My new bosses are several but there are formal and informal chains of command to keep up with and sometimes John says ask Sue for permission and then Sue says just go to Robin about that.

I'm also watching as the new manager has a very close, friendly relationship with my direct trainer, and is effectively ignoring me most of the time. I'm not used to that, at all. Like literally laughing, joking, 95% eye contact with the trainer, and one simple statement to me, over the course of a 15 minute conversation.

It's awkward. How do I go to my new manager for support if my new manager is pushing me onto other staff for most aspects of my training? Delegation is appropriate and expected but when your manager sends you to everyone else, it's hard not to feel like they don't really want you there at the same time.

People here are aware of personal life and make references to it but I'm not yet clear on where the boundaries are drawn within this particular culture. So I want to avoid "saying too much" here as well, while being cordial and building these new relationships.

Mostly I guess I need coping with my manager's current style as I find it triggering for my anxiety and need for approval. My manager's complete approval for my colleague is in my face, so of course I want to prove myself, but she is also avoiding me and so I'm a bit unsure. I feel like I should just be very quiet and receptive, answer what is asked, and play a waiting game.

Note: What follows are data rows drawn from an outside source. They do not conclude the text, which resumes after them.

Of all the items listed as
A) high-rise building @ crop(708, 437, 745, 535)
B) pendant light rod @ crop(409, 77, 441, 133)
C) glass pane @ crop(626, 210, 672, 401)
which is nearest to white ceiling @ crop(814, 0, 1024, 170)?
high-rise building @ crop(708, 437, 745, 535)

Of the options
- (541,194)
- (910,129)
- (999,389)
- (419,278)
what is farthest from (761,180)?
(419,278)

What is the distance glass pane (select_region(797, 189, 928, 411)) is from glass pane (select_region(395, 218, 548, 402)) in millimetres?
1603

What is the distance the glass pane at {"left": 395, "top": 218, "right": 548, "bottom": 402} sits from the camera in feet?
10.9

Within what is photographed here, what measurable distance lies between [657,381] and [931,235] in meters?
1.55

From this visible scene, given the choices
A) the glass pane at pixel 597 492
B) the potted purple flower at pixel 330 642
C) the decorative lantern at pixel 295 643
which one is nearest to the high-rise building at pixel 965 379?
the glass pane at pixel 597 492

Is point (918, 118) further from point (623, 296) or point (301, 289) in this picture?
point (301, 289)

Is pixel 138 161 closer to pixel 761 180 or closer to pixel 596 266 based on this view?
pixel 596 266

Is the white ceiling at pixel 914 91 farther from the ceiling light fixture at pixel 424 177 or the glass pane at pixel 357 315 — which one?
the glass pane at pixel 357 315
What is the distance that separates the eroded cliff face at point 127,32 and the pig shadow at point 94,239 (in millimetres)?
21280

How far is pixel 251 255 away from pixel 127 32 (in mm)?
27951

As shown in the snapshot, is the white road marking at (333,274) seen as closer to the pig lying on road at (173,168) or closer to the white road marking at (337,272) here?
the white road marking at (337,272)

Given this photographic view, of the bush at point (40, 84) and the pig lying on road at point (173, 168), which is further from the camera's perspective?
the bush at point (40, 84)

I'm used to coming in to a team with desirable skills and expertise whereas here I'm being treated as very yellow and a peon. I don't really mind that from an ego perspective as this is more specialized work than I've done previously, but from an emotion management/ inner child perspective, help me keep my adult in control here with All the Advices.
posted by crunchy potato to Work & Money (3 answers total)
Perhaps your manager is polishing your trainer on a management role therefore rolling up your responsibilities under this person while you are technically still that manager's direct report.
I was a "trainer" role at a company because I had not had experience being a manager but they needed someone technical over a team. I pretty much did everything (coaching, training, etc) while their actual manager wasn't even in the same office. Maybe be on the best side of our trainer as they have a good relationship with your manager.

You can always voice concerns with the new manager about your lack of visibility and see if you can get on their calendar once a week for a touchbase. Perhaps when you're more onboarded this person will be more involved with your performance - sounds like they're respectfully letting you catch up to speed with the new responsibilities. This is what I'm thinking is happening.
posted by hillabeans at 2:48 PM on February 5, 2018

Managers are really busy people. And they don't know everything - hence, "talk to so and so about that." And being new in an established group is tough. Just try to keep this in mind. And make some friends at work. Go out to lunch with your colleagues. Hang in there.
posted by St. Peepsburg at 5:52 PM on February 5, 2018

My job requires that on paper I supervise 15 people. Obviously this is ridiculous and explicit and less explicit reporting workarounds have evolved as a result. I've specifically identifies several people to provide day to day oversight of employees and absolutely say "for cogs talk to bob for the widget development project talk to bruce".

Get it in writing, frame it as a "ensuring I've captured your intent" and then follow their intent. Give them time, if they're super busy it might take a while. It doesn't mean they don't support or appreciate you, it just may mean they're overwhelmed.